STATED PROBLEM: Copy everything from the start of the material down through the line containing "253L172 233L156 218L133", substituting "nuclear body" for each "nucleus" and changing nothing else. Leave the pictures out.

ENTRIES:
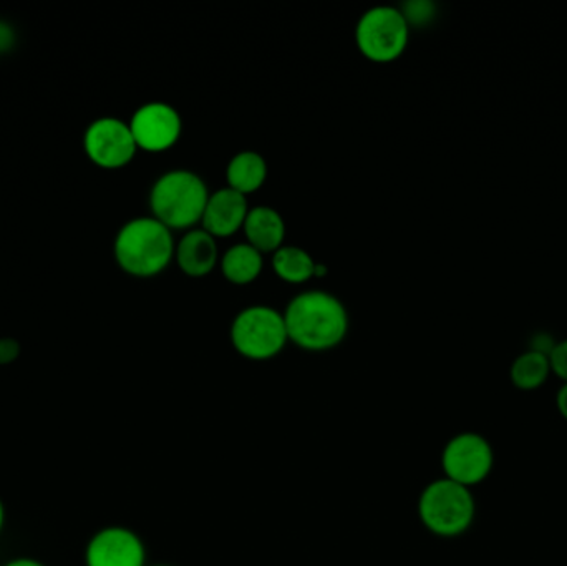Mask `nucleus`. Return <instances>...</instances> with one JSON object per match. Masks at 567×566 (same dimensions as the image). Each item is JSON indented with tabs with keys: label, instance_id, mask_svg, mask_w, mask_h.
Returning <instances> with one entry per match:
<instances>
[{
	"label": "nucleus",
	"instance_id": "1",
	"mask_svg": "<svg viewBox=\"0 0 567 566\" xmlns=\"http://www.w3.org/2000/svg\"><path fill=\"white\" fill-rule=\"evenodd\" d=\"M284 321L290 341L306 351L336 348L349 331V316L342 302L323 291L297 296L287 308Z\"/></svg>",
	"mask_w": 567,
	"mask_h": 566
},
{
	"label": "nucleus",
	"instance_id": "2",
	"mask_svg": "<svg viewBox=\"0 0 567 566\" xmlns=\"http://www.w3.org/2000/svg\"><path fill=\"white\" fill-rule=\"evenodd\" d=\"M175 253L172 233L156 218L133 219L123 226L115 243V255L126 272L150 278L162 272Z\"/></svg>",
	"mask_w": 567,
	"mask_h": 566
},
{
	"label": "nucleus",
	"instance_id": "3",
	"mask_svg": "<svg viewBox=\"0 0 567 566\" xmlns=\"http://www.w3.org/2000/svg\"><path fill=\"white\" fill-rule=\"evenodd\" d=\"M419 515L426 531L436 537L455 538L472 528L476 502L472 488L442 477L423 488Z\"/></svg>",
	"mask_w": 567,
	"mask_h": 566
},
{
	"label": "nucleus",
	"instance_id": "4",
	"mask_svg": "<svg viewBox=\"0 0 567 566\" xmlns=\"http://www.w3.org/2000/svg\"><path fill=\"white\" fill-rule=\"evenodd\" d=\"M208 199L206 183L198 175L176 169L155 183L150 205L166 228L186 229L202 222Z\"/></svg>",
	"mask_w": 567,
	"mask_h": 566
},
{
	"label": "nucleus",
	"instance_id": "5",
	"mask_svg": "<svg viewBox=\"0 0 567 566\" xmlns=\"http://www.w3.org/2000/svg\"><path fill=\"white\" fill-rule=\"evenodd\" d=\"M231 341L239 354L252 361L276 358L289 341L284 316L266 306L245 309L233 322Z\"/></svg>",
	"mask_w": 567,
	"mask_h": 566
},
{
	"label": "nucleus",
	"instance_id": "6",
	"mask_svg": "<svg viewBox=\"0 0 567 566\" xmlns=\"http://www.w3.org/2000/svg\"><path fill=\"white\" fill-rule=\"evenodd\" d=\"M409 29L403 12L393 7H375L363 13L357 25V45L372 62H393L409 45Z\"/></svg>",
	"mask_w": 567,
	"mask_h": 566
},
{
	"label": "nucleus",
	"instance_id": "7",
	"mask_svg": "<svg viewBox=\"0 0 567 566\" xmlns=\"http://www.w3.org/2000/svg\"><path fill=\"white\" fill-rule=\"evenodd\" d=\"M495 451L492 442L478 432L456 434L443 449V474L456 484L476 487L492 475Z\"/></svg>",
	"mask_w": 567,
	"mask_h": 566
},
{
	"label": "nucleus",
	"instance_id": "8",
	"mask_svg": "<svg viewBox=\"0 0 567 566\" xmlns=\"http://www.w3.org/2000/svg\"><path fill=\"white\" fill-rule=\"evenodd\" d=\"M135 138L128 125L116 119H102L90 126L85 150L90 158L103 168H122L136 153Z\"/></svg>",
	"mask_w": 567,
	"mask_h": 566
},
{
	"label": "nucleus",
	"instance_id": "9",
	"mask_svg": "<svg viewBox=\"0 0 567 566\" xmlns=\"http://www.w3.org/2000/svg\"><path fill=\"white\" fill-rule=\"evenodd\" d=\"M146 552L142 538L130 528L106 527L90 538L85 548V566H145Z\"/></svg>",
	"mask_w": 567,
	"mask_h": 566
},
{
	"label": "nucleus",
	"instance_id": "10",
	"mask_svg": "<svg viewBox=\"0 0 567 566\" xmlns=\"http://www.w3.org/2000/svg\"><path fill=\"white\" fill-rule=\"evenodd\" d=\"M130 130L138 148L152 153L165 152L182 135V116L166 103H148L133 115Z\"/></svg>",
	"mask_w": 567,
	"mask_h": 566
},
{
	"label": "nucleus",
	"instance_id": "11",
	"mask_svg": "<svg viewBox=\"0 0 567 566\" xmlns=\"http://www.w3.org/2000/svg\"><path fill=\"white\" fill-rule=\"evenodd\" d=\"M248 202L241 193L231 188L219 189L209 196L203 215V229L215 238L235 235L248 218Z\"/></svg>",
	"mask_w": 567,
	"mask_h": 566
},
{
	"label": "nucleus",
	"instance_id": "12",
	"mask_svg": "<svg viewBox=\"0 0 567 566\" xmlns=\"http://www.w3.org/2000/svg\"><path fill=\"white\" fill-rule=\"evenodd\" d=\"M178 265L185 275L202 278L209 275L218 263V245L205 229L189 231L178 245Z\"/></svg>",
	"mask_w": 567,
	"mask_h": 566
},
{
	"label": "nucleus",
	"instance_id": "13",
	"mask_svg": "<svg viewBox=\"0 0 567 566\" xmlns=\"http://www.w3.org/2000/svg\"><path fill=\"white\" fill-rule=\"evenodd\" d=\"M245 231L249 245L259 253L278 251L286 238V225L281 215L268 206H259L248 213Z\"/></svg>",
	"mask_w": 567,
	"mask_h": 566
},
{
	"label": "nucleus",
	"instance_id": "14",
	"mask_svg": "<svg viewBox=\"0 0 567 566\" xmlns=\"http://www.w3.org/2000/svg\"><path fill=\"white\" fill-rule=\"evenodd\" d=\"M266 176H268V166L265 158L255 152H243L236 155L226 172L229 188L245 196L258 192L265 185Z\"/></svg>",
	"mask_w": 567,
	"mask_h": 566
},
{
	"label": "nucleus",
	"instance_id": "15",
	"mask_svg": "<svg viewBox=\"0 0 567 566\" xmlns=\"http://www.w3.org/2000/svg\"><path fill=\"white\" fill-rule=\"evenodd\" d=\"M551 375L548 356L529 351V349L519 354L509 368V381L523 392L538 391Z\"/></svg>",
	"mask_w": 567,
	"mask_h": 566
},
{
	"label": "nucleus",
	"instance_id": "16",
	"mask_svg": "<svg viewBox=\"0 0 567 566\" xmlns=\"http://www.w3.org/2000/svg\"><path fill=\"white\" fill-rule=\"evenodd\" d=\"M262 255L251 245H236L223 258V275L235 285H249L262 271Z\"/></svg>",
	"mask_w": 567,
	"mask_h": 566
},
{
	"label": "nucleus",
	"instance_id": "17",
	"mask_svg": "<svg viewBox=\"0 0 567 566\" xmlns=\"http://www.w3.org/2000/svg\"><path fill=\"white\" fill-rule=\"evenodd\" d=\"M272 266L282 281L292 282V285L309 281L313 278V269H316L313 259L303 249L292 248V246L278 249L272 258Z\"/></svg>",
	"mask_w": 567,
	"mask_h": 566
},
{
	"label": "nucleus",
	"instance_id": "18",
	"mask_svg": "<svg viewBox=\"0 0 567 566\" xmlns=\"http://www.w3.org/2000/svg\"><path fill=\"white\" fill-rule=\"evenodd\" d=\"M549 364H551L553 375H556L563 384H567V339L556 342L555 349L549 354Z\"/></svg>",
	"mask_w": 567,
	"mask_h": 566
},
{
	"label": "nucleus",
	"instance_id": "19",
	"mask_svg": "<svg viewBox=\"0 0 567 566\" xmlns=\"http://www.w3.org/2000/svg\"><path fill=\"white\" fill-rule=\"evenodd\" d=\"M406 10L409 12H419L415 16H409V19H412L413 22L425 23L435 16V6L432 2H412L406 3ZM406 19V17H405ZM406 19V22H409Z\"/></svg>",
	"mask_w": 567,
	"mask_h": 566
},
{
	"label": "nucleus",
	"instance_id": "20",
	"mask_svg": "<svg viewBox=\"0 0 567 566\" xmlns=\"http://www.w3.org/2000/svg\"><path fill=\"white\" fill-rule=\"evenodd\" d=\"M556 339L553 338L549 332H538V335L533 336L532 344H529V351L539 352V354L548 356L551 354L553 349L556 346Z\"/></svg>",
	"mask_w": 567,
	"mask_h": 566
},
{
	"label": "nucleus",
	"instance_id": "21",
	"mask_svg": "<svg viewBox=\"0 0 567 566\" xmlns=\"http://www.w3.org/2000/svg\"><path fill=\"white\" fill-rule=\"evenodd\" d=\"M19 356V346L12 339L0 341V364H9Z\"/></svg>",
	"mask_w": 567,
	"mask_h": 566
},
{
	"label": "nucleus",
	"instance_id": "22",
	"mask_svg": "<svg viewBox=\"0 0 567 566\" xmlns=\"http://www.w3.org/2000/svg\"><path fill=\"white\" fill-rule=\"evenodd\" d=\"M556 408H558L559 414L567 422V384H563L559 388L558 394H556Z\"/></svg>",
	"mask_w": 567,
	"mask_h": 566
},
{
	"label": "nucleus",
	"instance_id": "23",
	"mask_svg": "<svg viewBox=\"0 0 567 566\" xmlns=\"http://www.w3.org/2000/svg\"><path fill=\"white\" fill-rule=\"evenodd\" d=\"M3 566H47L42 562L33 560V558H13Z\"/></svg>",
	"mask_w": 567,
	"mask_h": 566
},
{
	"label": "nucleus",
	"instance_id": "24",
	"mask_svg": "<svg viewBox=\"0 0 567 566\" xmlns=\"http://www.w3.org/2000/svg\"><path fill=\"white\" fill-rule=\"evenodd\" d=\"M9 40H12V35H10L9 29H7V27L0 25V49L9 45Z\"/></svg>",
	"mask_w": 567,
	"mask_h": 566
},
{
	"label": "nucleus",
	"instance_id": "25",
	"mask_svg": "<svg viewBox=\"0 0 567 566\" xmlns=\"http://www.w3.org/2000/svg\"><path fill=\"white\" fill-rule=\"evenodd\" d=\"M3 525H6V507H3L2 498H0V534H2Z\"/></svg>",
	"mask_w": 567,
	"mask_h": 566
},
{
	"label": "nucleus",
	"instance_id": "26",
	"mask_svg": "<svg viewBox=\"0 0 567 566\" xmlns=\"http://www.w3.org/2000/svg\"><path fill=\"white\" fill-rule=\"evenodd\" d=\"M327 275V268L323 265H316V269H313V276L316 278H322V276Z\"/></svg>",
	"mask_w": 567,
	"mask_h": 566
},
{
	"label": "nucleus",
	"instance_id": "27",
	"mask_svg": "<svg viewBox=\"0 0 567 566\" xmlns=\"http://www.w3.org/2000/svg\"><path fill=\"white\" fill-rule=\"evenodd\" d=\"M155 566H168V565H155Z\"/></svg>",
	"mask_w": 567,
	"mask_h": 566
}]
</instances>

ANSWER TO THE EXERCISE:
Mask `nuclear body`. Return <instances>...</instances> with one JSON object per match. Masks at 567×566 (same dimensions as the image). Each item is JSON indented with tabs with keys: label, instance_id, mask_svg, mask_w, mask_h.
Returning <instances> with one entry per match:
<instances>
[{
	"label": "nuclear body",
	"instance_id": "1",
	"mask_svg": "<svg viewBox=\"0 0 567 566\" xmlns=\"http://www.w3.org/2000/svg\"><path fill=\"white\" fill-rule=\"evenodd\" d=\"M284 321L290 341L306 351L336 348L349 331V316L342 302L323 291L297 296L287 308Z\"/></svg>",
	"mask_w": 567,
	"mask_h": 566
},
{
	"label": "nuclear body",
	"instance_id": "2",
	"mask_svg": "<svg viewBox=\"0 0 567 566\" xmlns=\"http://www.w3.org/2000/svg\"><path fill=\"white\" fill-rule=\"evenodd\" d=\"M175 253L172 233L156 218L133 219L123 226L115 243V255L126 272L150 278L162 272Z\"/></svg>",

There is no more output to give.